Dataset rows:
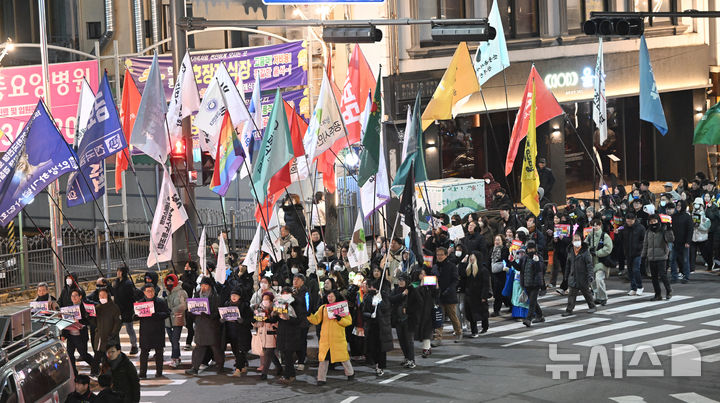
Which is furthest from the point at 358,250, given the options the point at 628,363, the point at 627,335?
the point at 628,363

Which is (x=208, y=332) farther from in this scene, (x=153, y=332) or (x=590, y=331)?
(x=590, y=331)

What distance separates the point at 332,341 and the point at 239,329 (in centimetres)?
179

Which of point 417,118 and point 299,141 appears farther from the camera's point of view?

● Given instruction: Rewrite the entries above, substituting "further" for every "farther" and keeping everything else unchanged. Omit the pictures from your answer.

● Problem solution:
Which is furthest from the point at 358,250, given the options the point at 628,363, the point at 627,335?
the point at 628,363

Which is (x=208, y=332) further from in this scene, (x=153, y=332) or (x=590, y=331)?
(x=590, y=331)

What distance separates the point at 332,341 and the point at 239,329 (in centimetres)?
179

Which of point 417,118 and point 299,141 appears further from the camera's point of view?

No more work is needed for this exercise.